A verbatim transcript of the data that follows, free of images, is the expected result.

= = = = =

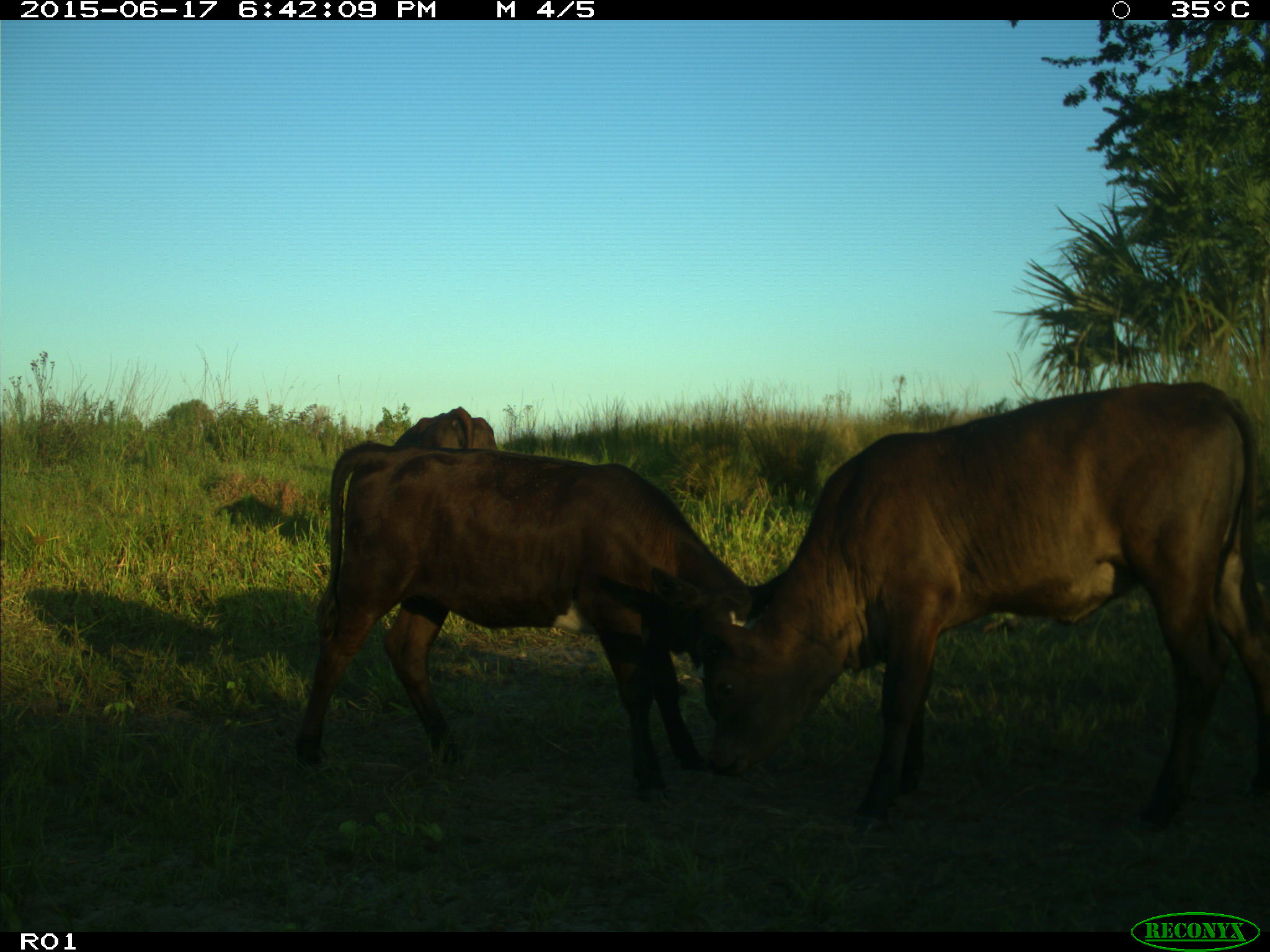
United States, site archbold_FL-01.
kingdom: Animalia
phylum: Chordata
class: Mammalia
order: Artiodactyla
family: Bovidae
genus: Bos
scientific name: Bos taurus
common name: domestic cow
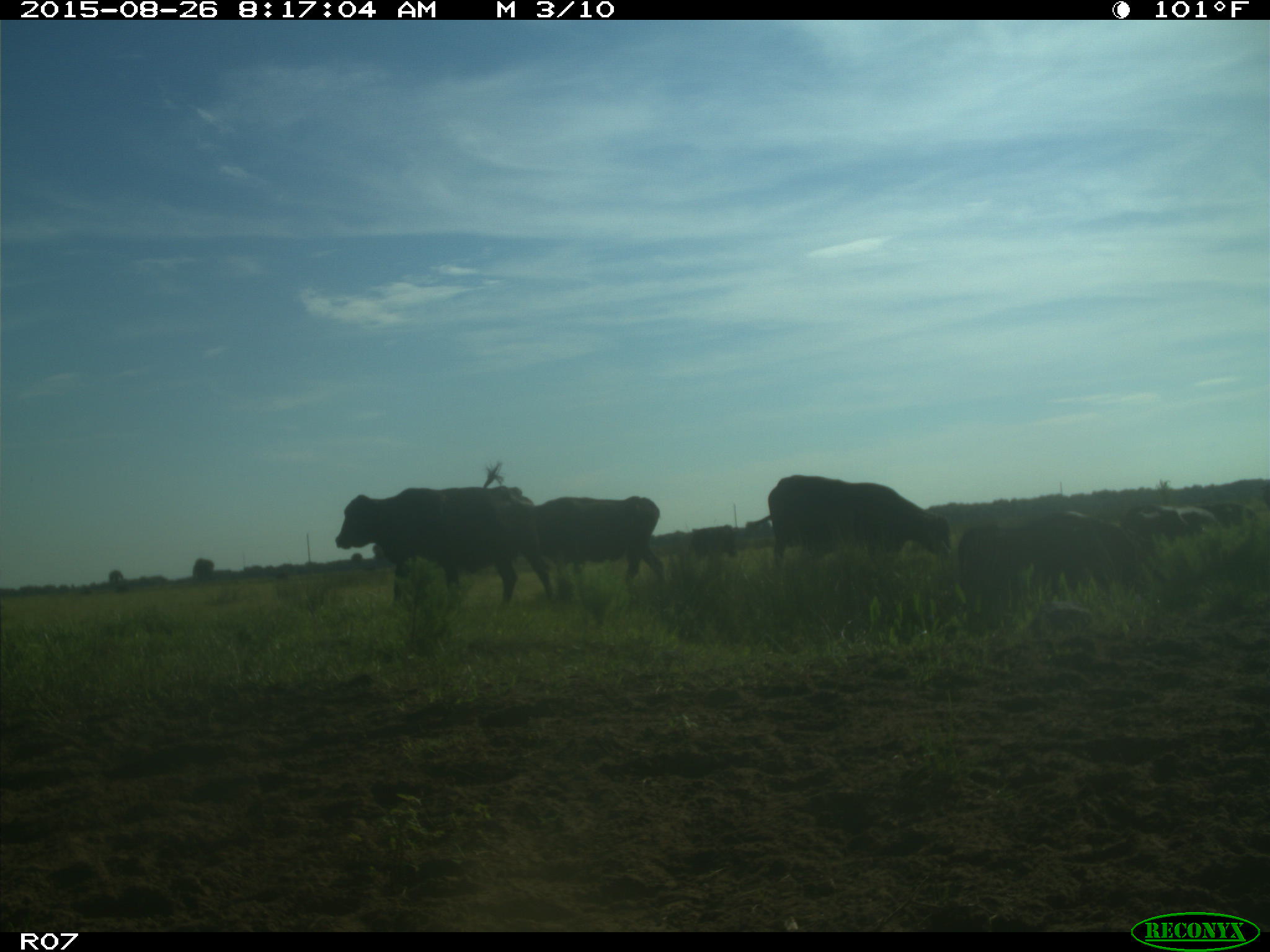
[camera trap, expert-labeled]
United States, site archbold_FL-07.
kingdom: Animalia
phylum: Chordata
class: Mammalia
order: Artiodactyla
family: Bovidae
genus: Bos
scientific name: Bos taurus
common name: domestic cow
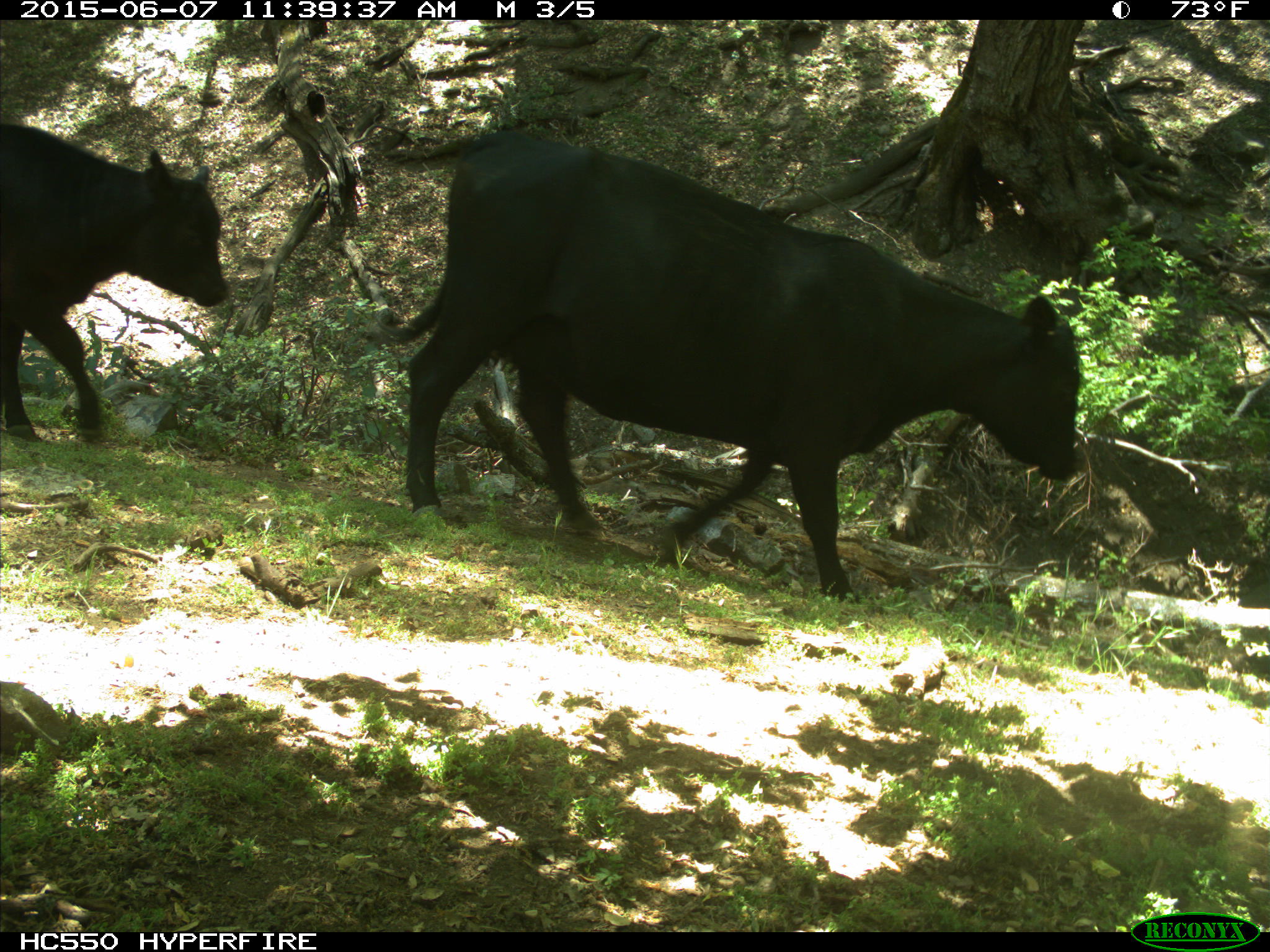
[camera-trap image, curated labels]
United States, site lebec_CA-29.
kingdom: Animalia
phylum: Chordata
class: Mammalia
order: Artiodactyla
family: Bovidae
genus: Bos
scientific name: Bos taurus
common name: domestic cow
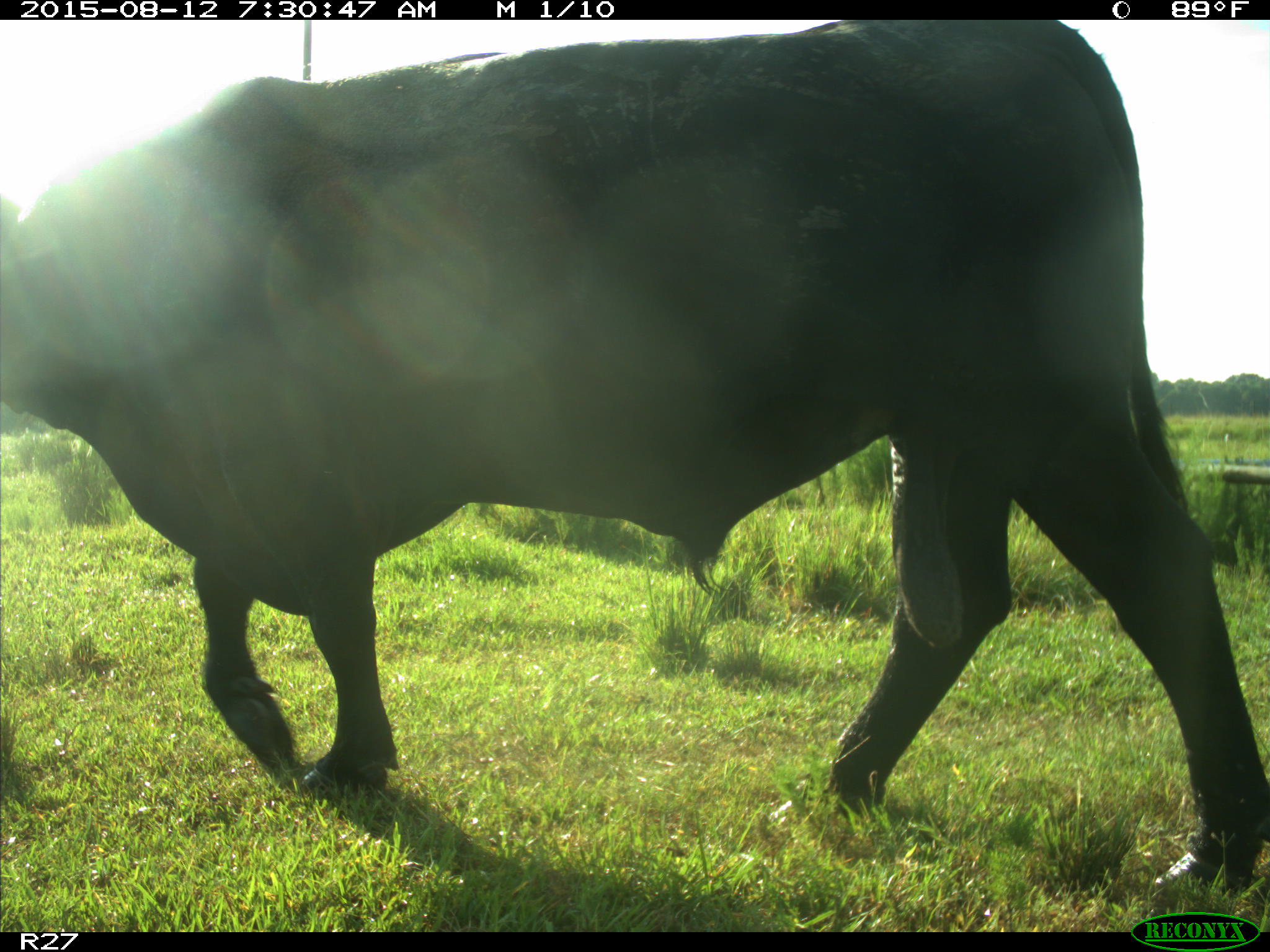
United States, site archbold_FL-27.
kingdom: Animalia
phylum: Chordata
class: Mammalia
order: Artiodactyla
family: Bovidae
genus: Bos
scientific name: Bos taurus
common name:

= = = = =

__ANSWER BELOW__.
United States, site archbold_FL-01.
kingdom: Animalia
phylum: Chordata
class: Mammalia
order: Artiodactyla
family: Bovidae
genus: Bos
scientific name: Bos taurus
common name: domestic cow
[camera trap, expert-labeled]
United States, site archbold_FL-07.
kingdom: Animalia
phylum: Chordata
class: Mammalia
order: Artiodactyla
family: Bovidae
genus: Bos
scientific name: Bos taurus
common name: domestic cow
[camera-trap image, curated labels]
United States, site lebec_CA-29.
kingdom: Animalia
phylum: Chordata
class: Mammalia
order: Artiodactyla
family: Bovidae
genus: Bos
scientific name: Bos taurus
common name: domestic cow
United States, site archbold_FL-27.
kingdom: Animalia
phylum: Chordata
class: Mammalia
order: Artiodactyla
family: Bovidae
genus: Bos
scientific name: Bos taurus
common name:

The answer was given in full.